Arabic Fun fact: the literal translation for concert in Arabic is Music Party (or Music Celebration). 
When you can't speak the same language as people, you start to notice the connections people make that transcend language. Our cab driver to the concert we went to tonight knew "Can you speak Arabic?" and that's about it, but he played English music on his radio and we all sang along to the part that went "lalalalala". Music is amazing that way...this was my first real concert outside of college ones and I loved the way the energy flowed through complete strangers regardless of whether the words were Arabic, English or Arabizi.
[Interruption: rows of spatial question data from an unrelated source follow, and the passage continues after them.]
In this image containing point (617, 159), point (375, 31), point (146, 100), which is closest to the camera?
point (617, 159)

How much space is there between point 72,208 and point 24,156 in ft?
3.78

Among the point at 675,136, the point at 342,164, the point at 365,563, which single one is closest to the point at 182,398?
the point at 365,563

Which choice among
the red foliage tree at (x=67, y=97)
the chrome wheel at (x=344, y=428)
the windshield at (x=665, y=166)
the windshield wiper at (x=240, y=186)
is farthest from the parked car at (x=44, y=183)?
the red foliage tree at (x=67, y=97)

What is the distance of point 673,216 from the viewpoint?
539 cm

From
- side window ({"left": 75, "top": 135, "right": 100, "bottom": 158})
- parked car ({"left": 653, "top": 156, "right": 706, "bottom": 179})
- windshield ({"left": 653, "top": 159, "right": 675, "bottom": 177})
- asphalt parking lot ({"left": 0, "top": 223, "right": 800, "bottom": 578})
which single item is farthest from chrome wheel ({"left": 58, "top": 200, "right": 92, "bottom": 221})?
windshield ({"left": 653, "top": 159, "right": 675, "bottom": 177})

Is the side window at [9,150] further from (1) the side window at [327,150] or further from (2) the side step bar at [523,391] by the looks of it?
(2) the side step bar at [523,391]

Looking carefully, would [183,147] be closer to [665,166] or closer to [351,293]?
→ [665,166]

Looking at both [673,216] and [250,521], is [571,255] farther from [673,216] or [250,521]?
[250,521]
On the other hand, it's very scary when you don't know the  language or the area well enough to tell the cab driver how to go home.
We got a lot of important information today about classes and such, the best news being that we have Thursday, Friday and Saturday off! We don't know exactly when our classes are until we take the placement exam (on Wednesday apparently). Wednesday is also when the language pledge starts so if you want to skype me in English tomorrow would be the time to do it (shoot me an email).
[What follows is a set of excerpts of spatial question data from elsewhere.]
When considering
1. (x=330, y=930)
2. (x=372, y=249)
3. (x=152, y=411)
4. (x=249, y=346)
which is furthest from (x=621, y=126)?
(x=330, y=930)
We also have a very strict curfew. When I say strict I mean if we are not home by 11:00pm we have to sleep outside or find somewhere to stay. All the girls kept getting invited to this underground after party after the concert but we had to get back or we'd get locked out. Which was probably for the best, but it might have been really fun.
I promise I will post pictures of my apartment soon.
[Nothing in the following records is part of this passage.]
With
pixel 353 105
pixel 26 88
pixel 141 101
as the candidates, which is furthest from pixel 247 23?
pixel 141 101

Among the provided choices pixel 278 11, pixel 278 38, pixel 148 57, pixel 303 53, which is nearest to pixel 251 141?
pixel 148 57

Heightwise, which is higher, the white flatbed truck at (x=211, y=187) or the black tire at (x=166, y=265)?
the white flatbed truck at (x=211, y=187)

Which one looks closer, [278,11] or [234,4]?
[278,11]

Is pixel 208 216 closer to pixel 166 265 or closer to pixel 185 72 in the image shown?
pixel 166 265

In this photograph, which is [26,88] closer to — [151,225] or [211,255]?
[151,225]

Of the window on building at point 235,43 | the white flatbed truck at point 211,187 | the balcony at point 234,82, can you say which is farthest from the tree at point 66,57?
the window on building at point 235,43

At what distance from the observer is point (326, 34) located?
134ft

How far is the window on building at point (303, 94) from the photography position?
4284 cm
Saturday, September 10, 2011

Arriving in Jordan

I made it to Jordan alive today after two really long flights. Luckily I met another family on the same flights as I, a Jordanian mother and her two daughters going back to Amman. She knew some English and was incredibly patient with me in trying to understand my shaky Modern Standard Arabic. It was just nice to have a friendly travel buddy. I met up with two other Middlebury students in Paris and all of us continued on to Amman. I ended up sitting with another girl from our program from Tufts who is very sweet and just as excited and anxious as me.
First thing I noticed when I stepped out of the airport was how different it smelled. And the dust. The three of us spilt a cab to our apartments, and I am very grateful we did because the colloquial Arabic spoken by the cab driver is way over my head. After I was shown my room and went down and met some Jordanian students who are studying at the German University here. They are very hospitable and eager to show us all around and help us settle in. They introduced our landlady to us as their mother and kept saying that we are all family here. Fareh and Mjdd (I apologize for the total guess on spelling) made me a turkey and cheese sandwich and tea and really wanted me to try their hashish. They're taking us to the mall tomorrow to buy phones and towels and food. I am more nervous than I was about the pledge now because our new friends really want to talk with us in English and  because my Arabic is so rusty (and my Amiyya non-existent!). We have a placement exam tomorrow and our first day of orientation. We all feel silly here because the girls dress however they want...they are also totally living the high life: you can call down to the desk and send money in the elevator and the guard for our building will go out and buy the stuff you ask for (even though all the shops we could ever need are really close by!). Our apartments are like hotel rooms! I'll have to get used to using the toilet without toilet paper, cooking on a  sketchy portable burner and buying water though. More tomorrow, my roommate and I really should be getting to bed!